Ему нравился Джисон ( очень сильно нравился), но иногда казалось, что его наивность отнимала у Минхо несколько лет жизни.

Минхо ожидал, что Чонин придет в ужас от готовности Джисона выдать свое имя, хотя оказалось совсем наоборот. Он еще на мгновение моргнул, глядя на Джисона, прежде чем поспешно повернуться обратно к Дживайпи.

— А меня зовут Чонин, – добавил он, слегка склонив голову.

Минхо глубоко вздохнул, чтобы скрыть свое негодование по отношению к друзьям. Он знал, что у него есть определенная способность видеть, когда кто-то совершенно ненадежен, но он надеялся, что другие будут немного более осторожными, чем они оказались.

Джисон был таким же и с тобой, прозвучал надоедливый голос в голове Минхо. Ты был для него врагом, но всего через несколько часов знакомства с тобой он уже пытался взглянуть на тебя с твоей точки зрения и подружиться. Вот кто он такой.

Минхо позволил своим плечам слегка опуститься, чувствуя, как часть его дискомфорта тает, уступая место принятию. Готовность Джисона доверять была чем-то настолько необычным и интересным, что это привлекало Минхо, поэтому он не мог жаловаться на это сейчас, после того, как долго он восхищался этим.

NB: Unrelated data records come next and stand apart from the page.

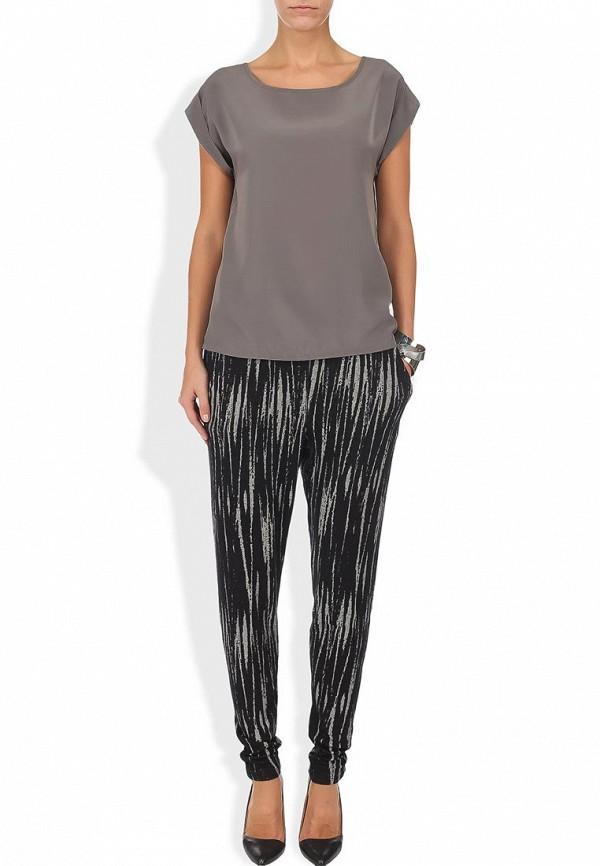 Женские брюки Blend (Бленд) 200177: изображение 4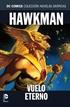 Colección Novelas Gráficas núm. 100: Hawkman: Vuelo eterno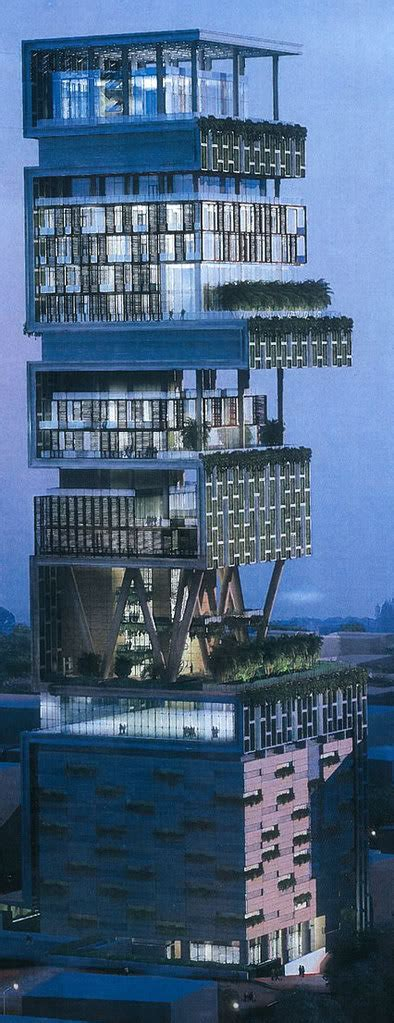 antilla the most expensive house in the world from india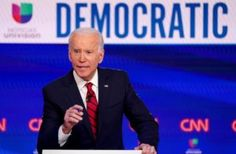 Biden fields committee to help pick a running mate Joe Biden, Barack Obama, Green Bay, Donald Trump, Presidential Polls, Campaign Manager, Vice President, A Team, Interview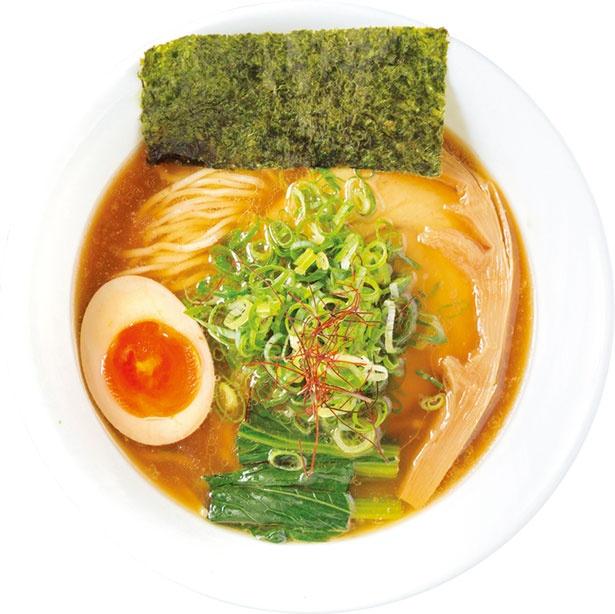 「鰹武士醤油麺」(700円)/大津 天下ご麺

А Чонин... Ну, Минхо вспомнил, что Чонин был одним из очень немногих участников, которые изначально хотели перейти в Дживайпи, когда они впервые провели об этом дебаты. С тех пор он отказался от этого решения, но Минхо задавался вопросом, пересматривает ли он снова шок от всего произошедшего, сопровождавшегося наконец-то встречей с главой организации и его приводящей в бешенство дурацкой улыбкой.

Тишина затянулась, Минхо и Сынмин держали рты закрытыми.

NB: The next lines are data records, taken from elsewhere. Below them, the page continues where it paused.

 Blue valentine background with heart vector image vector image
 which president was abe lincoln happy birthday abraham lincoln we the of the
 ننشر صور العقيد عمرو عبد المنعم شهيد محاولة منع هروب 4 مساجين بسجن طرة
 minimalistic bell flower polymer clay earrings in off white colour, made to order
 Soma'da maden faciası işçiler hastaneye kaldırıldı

Взгляд Дживайпи задержался между ними, его губы выжидательно скривились. Было неприятно наблюдать, так как Минхо ненавидел мысль о том, что он чувствует себя уверенно и в отношении их подчинения, но, поддерживая зрительный контакт и продолжая пытаться убедить себя ничего не говорить, он понял, что это может быть не лучшей идеей.

Он был полон решимости как можно скорее вырваться из-под контроля Дживайпи, желательно взяв с собой всех своих друзей. Однако логически он понимал, что невозможно сделать это мгновенно, учитывая пределы их способностей, то, насколько сильно они будут в меньшинстве, и тот факт, что жизнь Феликса зависела от лечения, которое он получал. Им придется остаться, хотя бы на некоторое время. И если бы они остались, Дживайпи почти наверняка нашел бы способ узнать имя Минхо, независимо от того, от самого Минхо или нет.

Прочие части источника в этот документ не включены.